Sexual Transmission of Malaria

QUESTION

Can malaria be transmitted by having sex with an infected person?

ANSWER

No. Malaria cannot be transmitted sexually. It is only present in the blood and in certain organs such as the liver and spleen. As such, it is usually only transmitted via the bite of an infected mosquito, though in rare cases, it can be transmitted directly via blood transfusion, organ transplant or via the placenta during pregnancy (called congenital malaria).

Sexual Intercourse During Malaria Infection

QUESTION

Can one have sexual intercourse during malaria infection?

Can malaria be transmitted by sexual intercourse?

ANSWER

Malaria cannot be transmitted by sexual intercourse. It is usually transmitted via the bite of an infected mosquito. Because the parasites infect red blood cells, malaria can also be transmitted via blood transfusion (if the blood is not screened beforehand), organ transplant, and from a mother to her unborn baby, either during childbirth or via the placenta.

Complete Course of Anti-Malarial Drugs

QUESTION

Hi, I am in Goa and so far have not been bitten by anything. I am taking anti malaria tablets which I do not like. My question is this. If I do not receive any bites do I need to complete the course when I get home?

ANSWER

It is always better to complete the course of anti-malarials, just in case you actually did get bitten but just did not notice it. However, in some cases, the side-effects of anti-malarials can be uncomfortable and unpleasant, so I understand your dilemma. Just remember that there is always a risk of contracting malaria if you stop your anti-malarials early.

We at MALARIA.com are very interesting in learning about people’s experiences with anti-malarial drugs. Please take a few minutes to complete our Malaria Survey. All answers are anonymous and we will post the results on MALARIA.com.

Is it possible to inherit malaria?

QUESTION

I was wondering is it possible for a father who contracted malaria in the Korean War to pass it to his unborn child.

ANSWER

No. Malaria can only be transmitted by the bite of an infected mosquito, and in rare cases, through infected blood, for example from a blood transfusion or organ transplant. Mothers can transmit malaria to their unborn babies via the placenta or through blood during childbirth (this is called congenital malaria) but there is no way that a father could pass malaria on to his child.

Malaria in KwaZulu Natal

QUESTION

How many people are infected by malaria in KZN?

ANSWER

By “KNZ” I assume you mean KwaZulu Natal (for the benefit of other readers, this is a region of South Africa, in the north-eastern portion of the country). KZN is one of the few parts of South Africa that experiences malaria transmission, though effective control measures have reduced its impact as a public health threat.

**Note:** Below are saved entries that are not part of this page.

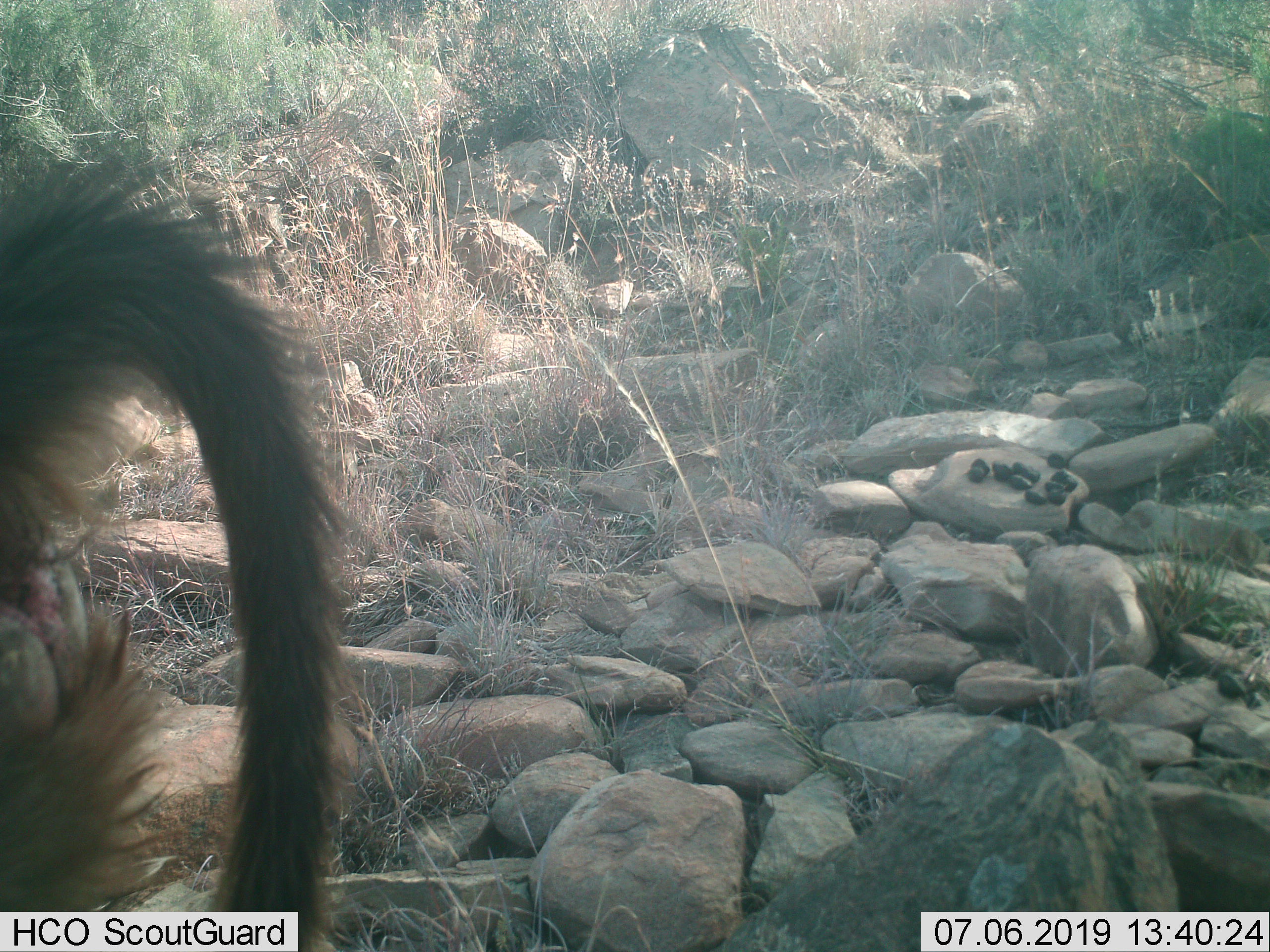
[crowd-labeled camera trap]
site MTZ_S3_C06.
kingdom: Animalia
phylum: Chordata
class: Mammalia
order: Primates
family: Cercopithecidae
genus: Papio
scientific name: Papio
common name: baboon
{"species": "baboon (Papio)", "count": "1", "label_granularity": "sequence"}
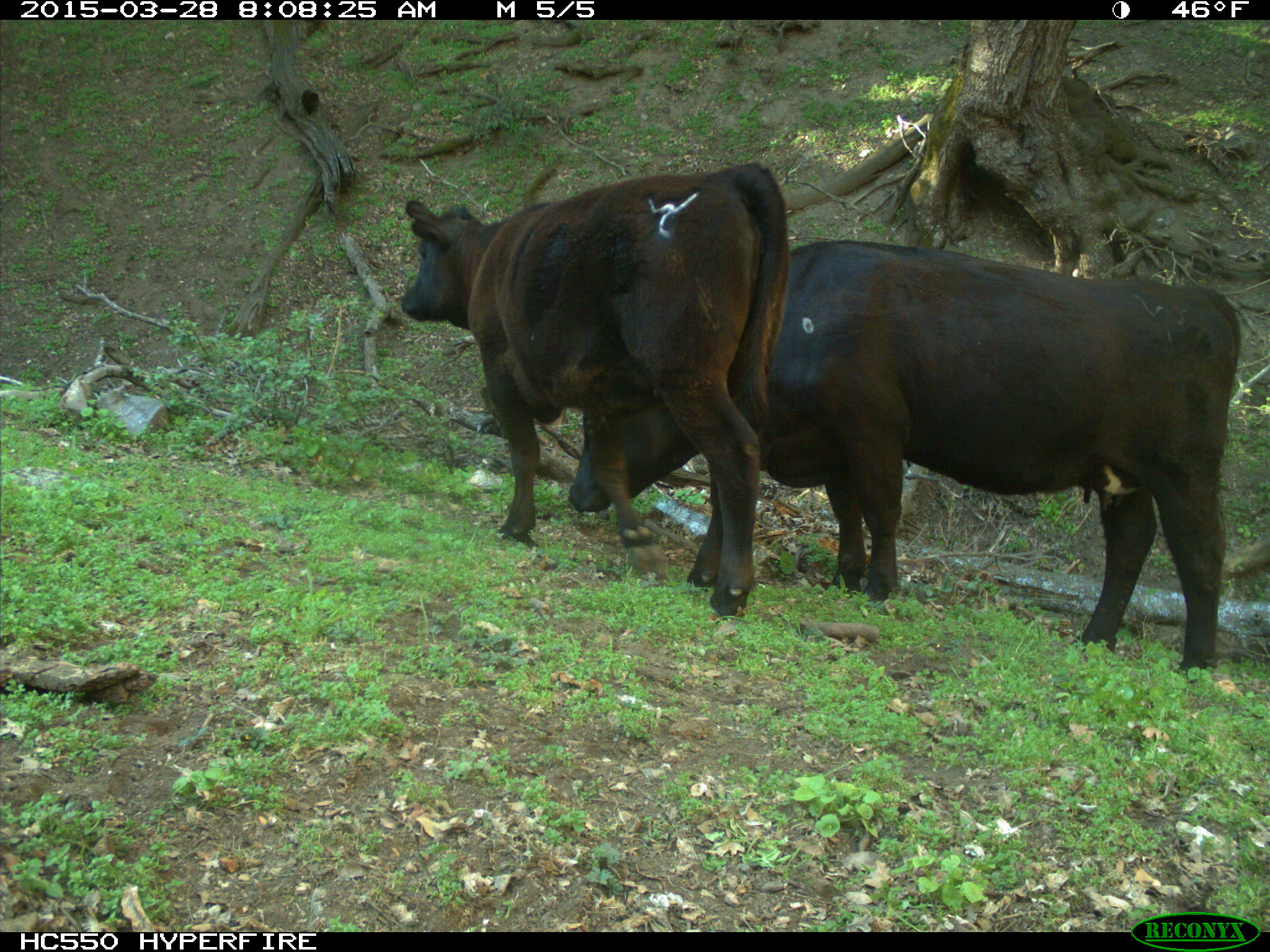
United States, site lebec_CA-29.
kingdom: Animalia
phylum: Chordata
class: Mammalia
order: Artiodactyla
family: Bovidae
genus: Bos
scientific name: Bos taurus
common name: domestic cow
Bos taurus (domestic cow).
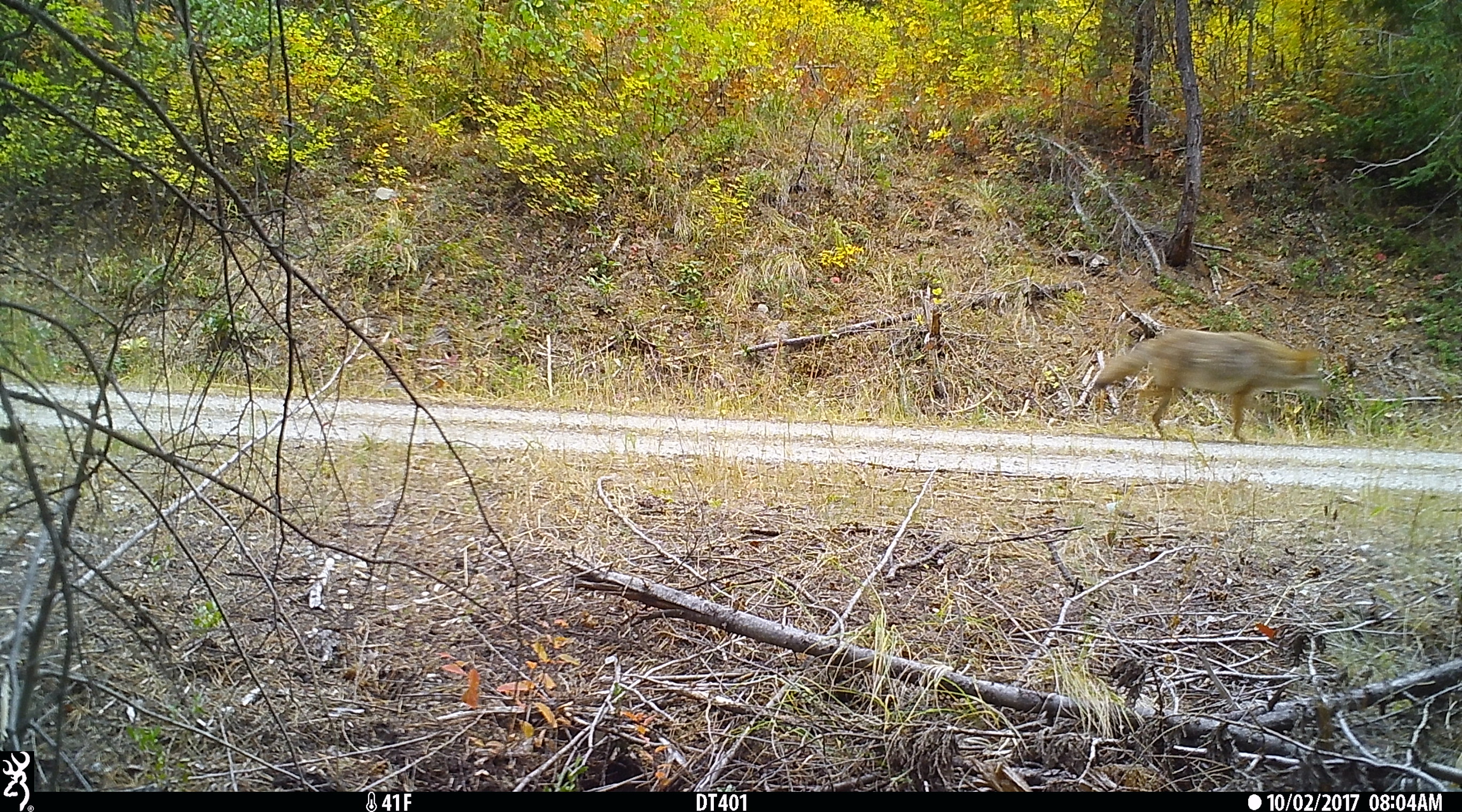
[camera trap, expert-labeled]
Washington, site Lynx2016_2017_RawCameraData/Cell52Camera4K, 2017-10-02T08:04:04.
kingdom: Animalia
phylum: Chordata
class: Mammalia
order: Carnivora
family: Canidae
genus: Canis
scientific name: Canis latrans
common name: coyote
Canis latrans (coyote). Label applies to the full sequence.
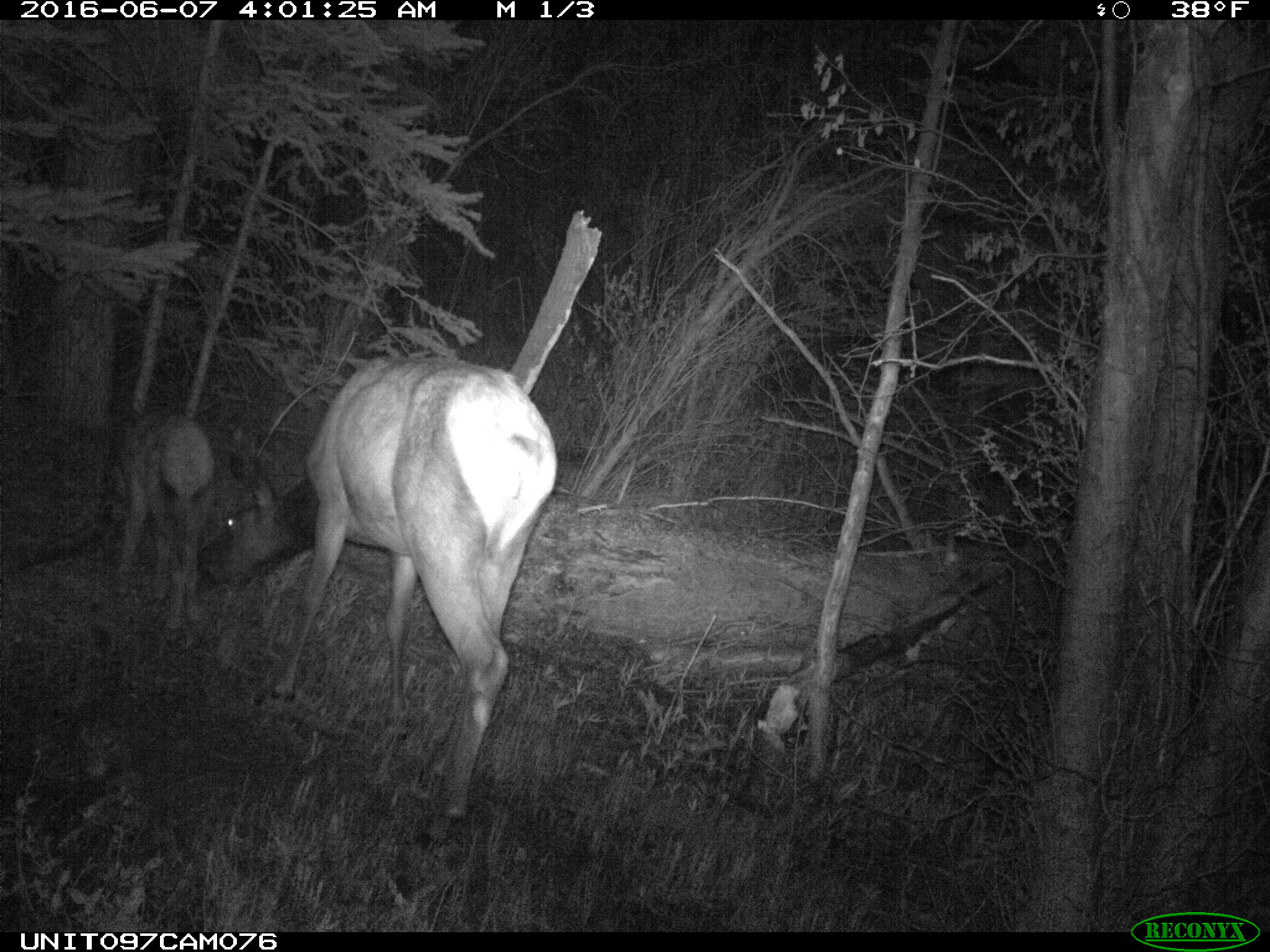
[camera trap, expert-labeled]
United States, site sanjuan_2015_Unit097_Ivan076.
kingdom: Animalia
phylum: Chordata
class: Mammalia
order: Artiodactyla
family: Cervidae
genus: Cervus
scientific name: Cervus elaphus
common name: red deer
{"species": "Cervus elaphus (red deer)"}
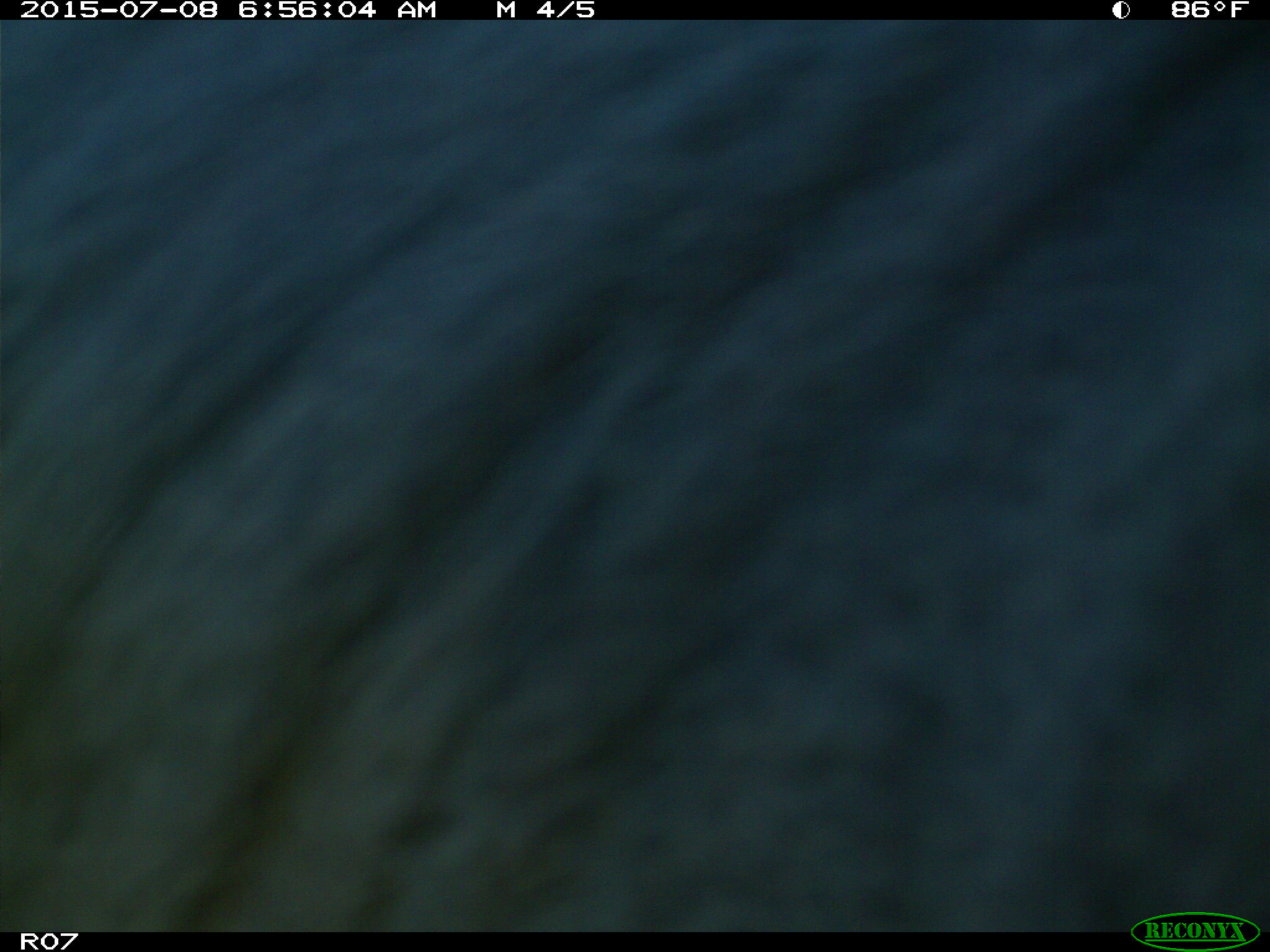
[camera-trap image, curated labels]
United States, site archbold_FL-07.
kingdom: Animalia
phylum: Chordata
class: Mammalia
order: Artiodactyla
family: Bovidae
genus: Bos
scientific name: Bos taurus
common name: domestic cow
Bos taurus (domestic cow).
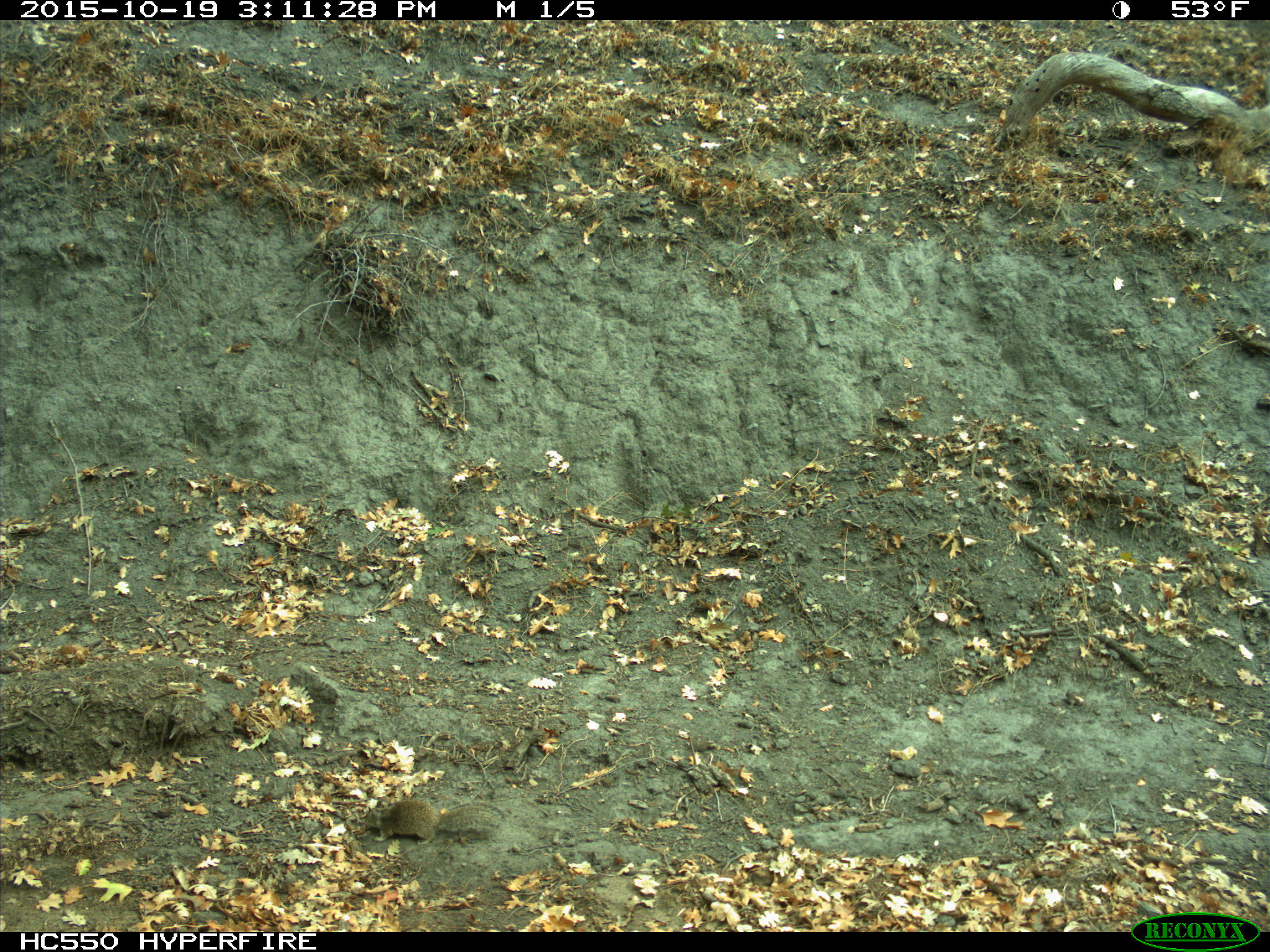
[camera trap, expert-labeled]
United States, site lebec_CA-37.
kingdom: Animalia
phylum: Chordata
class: Mammalia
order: Rodentia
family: Sciuridae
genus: Otospermophilus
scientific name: Otospermophilus beecheyi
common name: california ground squirrel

Up until 1996, South African policy had been to use DDT (even though it was a banned substance) to control mosquito populations, and malaria levels had correspondingly been low. However, after cessation of spraying with DDT, the number of malaria cases increased, to a high of over 40,000 cases in the 1999/2000 malaria season (in KZN, malaria is most commonly transmitted during the wet summer months, from November to May). Since then, the use of DDT as an insecticide has been reintroduced (along with other public health measures, such as switching to artemisinin-based combination therapies for first-line malaria treatment), and the burden of malaria has plummeted.

The most recent data I could find reported less than 3500 cases for the 2001/2002 malaria season, and zero cases in 2002/2003 (though the data I found were only up to February 2003). Efforts to coordinate malaria control between South Africa, Mozambique and Swaziland have also contributed to the success of reducing malaria transmission in the region.